On July 9, 1902, the New York World reported on a suicide attempt by Katharine Rolston Fisher, whom the newspaper identified as the librarian of the Manhattan-based Charity Organization Society. Friends and family interviewed by the paper expressed puzzlement about her leap from a Brooklyn bound ferry, noting that the twenty-five-year-old was in good health and had not suffered any romantic disappointments. She was living in California in 1909, but by 1911 she had returned to Brooklyn, N.Y.

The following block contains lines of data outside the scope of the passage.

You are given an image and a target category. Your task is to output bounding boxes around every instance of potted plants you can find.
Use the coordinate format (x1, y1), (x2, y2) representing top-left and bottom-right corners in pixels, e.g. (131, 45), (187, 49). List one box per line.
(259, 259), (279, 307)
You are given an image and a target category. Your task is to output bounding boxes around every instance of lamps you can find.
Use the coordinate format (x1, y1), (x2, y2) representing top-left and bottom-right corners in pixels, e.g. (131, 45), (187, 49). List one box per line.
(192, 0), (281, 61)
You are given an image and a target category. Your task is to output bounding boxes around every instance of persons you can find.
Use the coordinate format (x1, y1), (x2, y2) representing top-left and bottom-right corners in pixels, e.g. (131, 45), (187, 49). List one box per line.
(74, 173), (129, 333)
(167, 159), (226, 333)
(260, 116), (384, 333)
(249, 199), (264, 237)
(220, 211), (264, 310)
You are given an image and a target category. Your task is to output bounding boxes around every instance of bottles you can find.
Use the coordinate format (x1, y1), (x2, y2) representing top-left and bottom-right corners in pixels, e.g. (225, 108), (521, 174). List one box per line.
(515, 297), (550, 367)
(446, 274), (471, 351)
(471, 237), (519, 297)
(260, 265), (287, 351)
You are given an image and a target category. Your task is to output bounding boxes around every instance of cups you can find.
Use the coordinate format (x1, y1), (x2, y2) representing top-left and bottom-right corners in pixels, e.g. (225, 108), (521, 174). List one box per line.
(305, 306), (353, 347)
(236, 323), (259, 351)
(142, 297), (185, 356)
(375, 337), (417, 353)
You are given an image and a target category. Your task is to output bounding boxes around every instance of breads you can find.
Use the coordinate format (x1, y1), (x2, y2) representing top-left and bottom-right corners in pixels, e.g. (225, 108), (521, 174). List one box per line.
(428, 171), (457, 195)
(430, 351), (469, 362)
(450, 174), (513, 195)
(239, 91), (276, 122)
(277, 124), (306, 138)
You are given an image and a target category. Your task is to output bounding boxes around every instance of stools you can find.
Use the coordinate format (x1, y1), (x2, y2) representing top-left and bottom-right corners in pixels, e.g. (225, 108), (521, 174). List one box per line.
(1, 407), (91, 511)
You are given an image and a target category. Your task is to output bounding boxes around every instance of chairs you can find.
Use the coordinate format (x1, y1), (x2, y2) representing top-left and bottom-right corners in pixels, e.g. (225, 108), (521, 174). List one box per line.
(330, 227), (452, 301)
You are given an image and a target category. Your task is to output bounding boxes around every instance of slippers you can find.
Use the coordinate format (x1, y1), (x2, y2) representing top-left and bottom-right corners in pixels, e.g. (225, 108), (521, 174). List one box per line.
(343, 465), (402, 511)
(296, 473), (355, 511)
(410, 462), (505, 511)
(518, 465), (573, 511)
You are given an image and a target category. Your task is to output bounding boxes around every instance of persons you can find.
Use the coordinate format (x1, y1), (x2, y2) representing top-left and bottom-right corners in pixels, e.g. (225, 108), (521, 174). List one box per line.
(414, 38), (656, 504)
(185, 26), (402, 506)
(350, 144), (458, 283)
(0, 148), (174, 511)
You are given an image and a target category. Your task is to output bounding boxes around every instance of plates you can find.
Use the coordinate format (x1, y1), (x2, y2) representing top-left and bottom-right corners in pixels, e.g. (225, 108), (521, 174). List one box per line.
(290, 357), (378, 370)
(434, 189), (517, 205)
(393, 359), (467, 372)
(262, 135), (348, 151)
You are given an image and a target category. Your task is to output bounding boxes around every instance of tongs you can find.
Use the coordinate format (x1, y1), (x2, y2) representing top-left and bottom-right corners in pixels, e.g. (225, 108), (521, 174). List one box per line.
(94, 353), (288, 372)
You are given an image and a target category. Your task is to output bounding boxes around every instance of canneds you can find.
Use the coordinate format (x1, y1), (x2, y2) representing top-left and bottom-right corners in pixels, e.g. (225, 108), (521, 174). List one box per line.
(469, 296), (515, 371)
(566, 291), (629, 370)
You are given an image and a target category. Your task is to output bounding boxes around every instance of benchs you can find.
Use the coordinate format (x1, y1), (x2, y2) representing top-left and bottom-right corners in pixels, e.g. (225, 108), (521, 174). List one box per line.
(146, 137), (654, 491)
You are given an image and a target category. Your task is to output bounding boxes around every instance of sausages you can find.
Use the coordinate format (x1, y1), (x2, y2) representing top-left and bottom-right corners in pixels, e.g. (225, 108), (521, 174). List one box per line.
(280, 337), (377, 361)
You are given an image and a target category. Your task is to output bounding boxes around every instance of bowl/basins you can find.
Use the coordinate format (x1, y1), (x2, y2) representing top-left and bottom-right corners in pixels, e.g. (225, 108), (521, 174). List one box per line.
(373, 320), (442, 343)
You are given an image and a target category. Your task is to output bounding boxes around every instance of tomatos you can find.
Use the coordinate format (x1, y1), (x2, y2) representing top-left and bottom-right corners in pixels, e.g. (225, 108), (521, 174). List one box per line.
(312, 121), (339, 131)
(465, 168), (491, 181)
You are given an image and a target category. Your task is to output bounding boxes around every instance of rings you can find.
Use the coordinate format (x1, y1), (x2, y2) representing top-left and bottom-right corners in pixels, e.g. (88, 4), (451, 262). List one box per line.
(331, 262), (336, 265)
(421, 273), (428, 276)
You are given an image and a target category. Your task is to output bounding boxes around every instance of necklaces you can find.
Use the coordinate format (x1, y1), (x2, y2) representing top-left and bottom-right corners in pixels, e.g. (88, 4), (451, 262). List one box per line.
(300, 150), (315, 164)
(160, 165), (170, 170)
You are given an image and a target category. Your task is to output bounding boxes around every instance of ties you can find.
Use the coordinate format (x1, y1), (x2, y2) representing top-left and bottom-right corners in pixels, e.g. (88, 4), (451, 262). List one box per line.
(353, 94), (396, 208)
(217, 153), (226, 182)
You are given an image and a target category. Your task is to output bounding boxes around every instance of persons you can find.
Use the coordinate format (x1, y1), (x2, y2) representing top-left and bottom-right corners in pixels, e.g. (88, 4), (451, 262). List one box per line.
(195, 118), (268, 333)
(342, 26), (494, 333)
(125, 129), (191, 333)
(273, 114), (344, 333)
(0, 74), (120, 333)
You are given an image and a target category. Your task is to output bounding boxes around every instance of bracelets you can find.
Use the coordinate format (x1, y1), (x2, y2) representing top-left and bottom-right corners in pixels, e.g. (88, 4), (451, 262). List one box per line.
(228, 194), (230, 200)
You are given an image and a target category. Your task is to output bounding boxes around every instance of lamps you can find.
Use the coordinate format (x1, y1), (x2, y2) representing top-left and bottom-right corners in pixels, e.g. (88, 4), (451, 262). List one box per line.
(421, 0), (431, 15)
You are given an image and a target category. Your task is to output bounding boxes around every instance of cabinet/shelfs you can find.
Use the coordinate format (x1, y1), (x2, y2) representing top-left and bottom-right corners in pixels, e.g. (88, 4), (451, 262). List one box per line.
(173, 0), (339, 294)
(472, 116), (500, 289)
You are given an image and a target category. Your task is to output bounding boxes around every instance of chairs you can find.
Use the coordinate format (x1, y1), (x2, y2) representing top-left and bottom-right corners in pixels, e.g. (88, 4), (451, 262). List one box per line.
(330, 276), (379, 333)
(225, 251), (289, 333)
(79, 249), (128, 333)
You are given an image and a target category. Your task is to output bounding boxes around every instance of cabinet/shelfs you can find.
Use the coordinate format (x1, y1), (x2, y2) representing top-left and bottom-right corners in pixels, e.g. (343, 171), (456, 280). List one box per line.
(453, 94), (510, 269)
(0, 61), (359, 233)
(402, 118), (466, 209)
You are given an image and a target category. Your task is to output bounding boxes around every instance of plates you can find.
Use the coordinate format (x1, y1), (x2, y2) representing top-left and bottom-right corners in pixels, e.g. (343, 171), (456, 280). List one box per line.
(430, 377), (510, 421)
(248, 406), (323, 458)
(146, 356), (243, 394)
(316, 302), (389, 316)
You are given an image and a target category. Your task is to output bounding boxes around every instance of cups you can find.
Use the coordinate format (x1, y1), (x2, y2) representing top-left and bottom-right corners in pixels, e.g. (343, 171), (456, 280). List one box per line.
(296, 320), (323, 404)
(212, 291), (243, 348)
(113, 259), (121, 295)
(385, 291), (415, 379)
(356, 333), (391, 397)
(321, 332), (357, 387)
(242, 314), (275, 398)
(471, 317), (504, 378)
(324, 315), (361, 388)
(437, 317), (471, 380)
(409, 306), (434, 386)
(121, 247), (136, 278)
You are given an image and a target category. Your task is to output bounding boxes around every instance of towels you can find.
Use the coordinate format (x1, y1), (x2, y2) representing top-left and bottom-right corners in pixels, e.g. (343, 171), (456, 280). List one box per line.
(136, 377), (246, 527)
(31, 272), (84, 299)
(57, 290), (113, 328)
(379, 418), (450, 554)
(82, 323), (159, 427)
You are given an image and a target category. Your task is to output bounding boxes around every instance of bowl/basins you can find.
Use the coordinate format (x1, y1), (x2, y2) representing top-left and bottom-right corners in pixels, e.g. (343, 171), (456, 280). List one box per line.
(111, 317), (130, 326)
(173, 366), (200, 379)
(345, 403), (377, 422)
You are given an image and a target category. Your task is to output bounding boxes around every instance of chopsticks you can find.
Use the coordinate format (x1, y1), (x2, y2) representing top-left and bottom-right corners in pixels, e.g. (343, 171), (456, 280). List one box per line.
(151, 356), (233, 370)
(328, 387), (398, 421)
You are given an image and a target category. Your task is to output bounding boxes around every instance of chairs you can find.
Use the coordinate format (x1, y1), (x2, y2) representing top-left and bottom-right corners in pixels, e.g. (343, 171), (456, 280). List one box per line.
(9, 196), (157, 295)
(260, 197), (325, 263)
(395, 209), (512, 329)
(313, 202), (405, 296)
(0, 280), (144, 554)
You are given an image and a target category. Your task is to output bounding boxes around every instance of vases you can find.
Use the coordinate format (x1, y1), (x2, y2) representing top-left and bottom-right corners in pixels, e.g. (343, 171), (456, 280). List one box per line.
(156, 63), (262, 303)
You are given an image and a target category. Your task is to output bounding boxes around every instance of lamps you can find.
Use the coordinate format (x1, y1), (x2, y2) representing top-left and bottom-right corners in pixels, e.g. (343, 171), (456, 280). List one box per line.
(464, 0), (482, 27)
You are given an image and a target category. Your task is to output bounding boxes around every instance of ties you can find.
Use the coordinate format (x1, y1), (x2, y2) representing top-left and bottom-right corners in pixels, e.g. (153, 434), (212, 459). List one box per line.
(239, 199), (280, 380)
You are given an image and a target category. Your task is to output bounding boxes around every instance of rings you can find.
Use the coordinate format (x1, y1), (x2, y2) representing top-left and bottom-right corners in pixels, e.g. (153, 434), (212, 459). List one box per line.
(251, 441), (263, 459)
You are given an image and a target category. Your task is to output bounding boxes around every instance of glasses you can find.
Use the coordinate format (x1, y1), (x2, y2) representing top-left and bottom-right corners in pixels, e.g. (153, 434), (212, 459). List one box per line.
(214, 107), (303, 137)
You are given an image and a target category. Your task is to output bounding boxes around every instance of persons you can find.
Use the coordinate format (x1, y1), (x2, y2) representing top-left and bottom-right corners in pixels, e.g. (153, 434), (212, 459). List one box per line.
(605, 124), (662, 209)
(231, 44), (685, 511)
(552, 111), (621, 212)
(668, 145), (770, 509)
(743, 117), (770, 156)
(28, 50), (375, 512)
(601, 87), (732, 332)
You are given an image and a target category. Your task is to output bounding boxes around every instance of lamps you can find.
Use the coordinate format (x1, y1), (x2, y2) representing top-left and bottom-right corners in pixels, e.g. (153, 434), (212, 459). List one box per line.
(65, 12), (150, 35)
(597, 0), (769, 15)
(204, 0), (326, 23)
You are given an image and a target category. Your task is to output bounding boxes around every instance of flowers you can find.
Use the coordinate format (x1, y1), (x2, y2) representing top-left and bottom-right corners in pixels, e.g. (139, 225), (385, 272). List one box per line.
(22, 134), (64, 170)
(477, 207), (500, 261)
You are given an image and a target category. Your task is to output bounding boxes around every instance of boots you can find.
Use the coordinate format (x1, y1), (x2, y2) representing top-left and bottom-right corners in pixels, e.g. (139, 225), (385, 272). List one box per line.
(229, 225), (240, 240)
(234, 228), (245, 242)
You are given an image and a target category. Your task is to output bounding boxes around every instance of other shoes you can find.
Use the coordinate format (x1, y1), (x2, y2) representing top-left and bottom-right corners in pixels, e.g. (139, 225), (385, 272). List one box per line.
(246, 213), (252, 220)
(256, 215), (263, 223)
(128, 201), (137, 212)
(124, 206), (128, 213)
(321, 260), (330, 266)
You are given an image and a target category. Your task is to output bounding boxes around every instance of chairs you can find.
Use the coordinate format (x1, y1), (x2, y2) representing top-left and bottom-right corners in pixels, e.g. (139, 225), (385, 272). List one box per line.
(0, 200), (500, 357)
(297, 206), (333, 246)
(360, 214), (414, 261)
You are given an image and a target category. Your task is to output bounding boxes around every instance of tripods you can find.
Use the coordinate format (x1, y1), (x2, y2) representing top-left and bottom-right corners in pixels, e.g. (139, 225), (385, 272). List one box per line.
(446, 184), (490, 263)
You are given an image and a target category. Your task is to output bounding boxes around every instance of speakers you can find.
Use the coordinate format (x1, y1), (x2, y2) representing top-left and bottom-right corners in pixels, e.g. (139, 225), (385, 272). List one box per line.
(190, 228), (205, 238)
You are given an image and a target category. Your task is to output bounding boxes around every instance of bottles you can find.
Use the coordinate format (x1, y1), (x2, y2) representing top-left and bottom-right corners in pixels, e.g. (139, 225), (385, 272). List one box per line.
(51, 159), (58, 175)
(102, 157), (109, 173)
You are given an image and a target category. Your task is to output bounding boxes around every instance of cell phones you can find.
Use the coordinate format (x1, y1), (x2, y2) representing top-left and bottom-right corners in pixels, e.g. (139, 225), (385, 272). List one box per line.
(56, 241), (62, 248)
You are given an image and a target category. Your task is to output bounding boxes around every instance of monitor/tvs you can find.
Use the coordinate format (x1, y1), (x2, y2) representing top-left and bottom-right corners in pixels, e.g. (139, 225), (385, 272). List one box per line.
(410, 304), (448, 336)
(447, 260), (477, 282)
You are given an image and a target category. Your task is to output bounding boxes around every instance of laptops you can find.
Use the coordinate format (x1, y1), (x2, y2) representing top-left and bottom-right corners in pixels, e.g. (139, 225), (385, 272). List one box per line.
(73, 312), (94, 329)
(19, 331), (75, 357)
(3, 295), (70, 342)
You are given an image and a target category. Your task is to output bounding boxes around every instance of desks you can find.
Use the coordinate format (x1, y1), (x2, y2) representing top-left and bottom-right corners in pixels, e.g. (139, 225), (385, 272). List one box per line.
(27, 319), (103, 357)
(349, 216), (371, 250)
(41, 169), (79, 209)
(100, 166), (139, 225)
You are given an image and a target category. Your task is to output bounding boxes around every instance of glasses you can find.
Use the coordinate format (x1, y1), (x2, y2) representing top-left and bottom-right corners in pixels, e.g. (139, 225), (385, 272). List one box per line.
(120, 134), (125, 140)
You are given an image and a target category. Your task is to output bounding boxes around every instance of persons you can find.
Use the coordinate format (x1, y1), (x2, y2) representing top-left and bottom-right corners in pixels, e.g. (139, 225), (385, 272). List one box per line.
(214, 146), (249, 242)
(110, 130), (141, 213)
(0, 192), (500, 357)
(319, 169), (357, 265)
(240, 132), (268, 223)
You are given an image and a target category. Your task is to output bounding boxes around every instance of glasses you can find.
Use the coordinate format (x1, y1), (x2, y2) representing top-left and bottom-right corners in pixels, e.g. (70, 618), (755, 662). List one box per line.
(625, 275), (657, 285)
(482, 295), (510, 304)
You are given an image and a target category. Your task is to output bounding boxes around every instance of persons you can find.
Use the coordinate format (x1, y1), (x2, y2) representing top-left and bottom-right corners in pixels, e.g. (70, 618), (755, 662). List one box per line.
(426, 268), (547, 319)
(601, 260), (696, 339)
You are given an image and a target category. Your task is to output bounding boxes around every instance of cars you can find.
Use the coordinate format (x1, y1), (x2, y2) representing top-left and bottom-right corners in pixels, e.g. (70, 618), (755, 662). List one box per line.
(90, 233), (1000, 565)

Rolston Fisher's involvement with the suffragist movement can be traced at least to 1915 when the Evening Star (Washington, D.C.) reported that "Miss Katharine Rolston Fisher of California, a woman voter" had been brought on by Lucy Burns as an assistant editor for The Suffragist. A year later, according to the Washington Herald, she was elected recording secretary of the Washington DC branch of the Congressional Union for Woman Suffrage. For the April 1, 1916 issue of The Suffragist, Rolston Fisher penned an article supporting the strategy of asking women in those states that had granted women the franchise to use their electoral power to elect proponents of federal action. She also was part of the Congressional Union's delegation to the Republican National Convention in Chicago in June 1916. In spring of 1917, Rolston Fisher participated in calls on congressmen to lobby for suffrage.

The September 22, 1917 issue of The Suffragist features a photo of Rolston Fisher holding an empty pole after the banner she and another picketer had been holding had been torn away by a group of sailors. The picket in question on September 13, 1917 had also resulted in Rolston Fisher's arrest. Along with five other demonstrators, she received a sentence of thirty days in the workhouse at Occoquan.

Rolston Fisher played an important role in publicizing the poor treatment of prisoners in the workhouse; while still in prison, she began to spread word of rotten food, proximity to prisoners with infectious diseases, pressure to perform manual labor while undernourished, withholding of mail, and denial of visits with counsel. As she would write in "From the Log of a Suffrage Picket," "We learned what it is to live under one-man law. The doctor's orders for our milk and toast and even for our medicines were countermanded by the superintendent, so we were told." Based on her time in Occoquan, Rolston Fisher also penned the poem "The Empty Cup" describing the harsh treatment of suffragist leader Lucy Burns.

The US Census of 1920 placed Rolston Fisher in residence at the 'Suffragist House' (NWP headquarters) at 14 Jackson Place, Washington, D.C. and listed her profession as a government clerk. According to Doris Stevens, she worked at the U.S. War Risk Bureau. In or around 1923, she wrote a pamphlet "Lucretia and Elizabeth, London 1840-Seneca Falls 1848," a copy of which can be found in the Library of Congress Special Collections. Rolston Fisher continued to reside in Washington, D.C. for the next twenty odd years while working variously as an author and bibliographer.

Selected Sources:

Adams, Katherine H. and Keene, Michael L., Alice Paul and the American Suffrage Campaign (Urbana: University of Illinois Press, 2008)

"Edith Goode is Suffrage Head," Washington Herald, June 25, 1916, p. 7.

"Her Woe a Secret, Girl Tries to Die," New York World, July 9, 1902.

"Plan of Suffragists to Petition Congress," Evening Star, September 9, 1915, p. 22.

Rolston Fisher, Katharine, "Concerning Appeals," The Suffragist, April 1, 1916, p. 7.

Rolston Fisher, Katharine, "From the Log of a Suffrage Picket," The Suffragist, October 13, 1917, p. 9.

Rolston Fisher, Katharine, "The Empty Cup," The Suffragist, October 17, 1917, p. 8

Stevens, Doris, Jailed for Freedom (rev. ed), ed. Clare O'Hare (Troutdale, OR: NewSage Press, 1995)

"Portrait of Katharine Rolston Fisher, n.d.," National Women's Party Records, Library of Congress Manuscript Division, container I:150.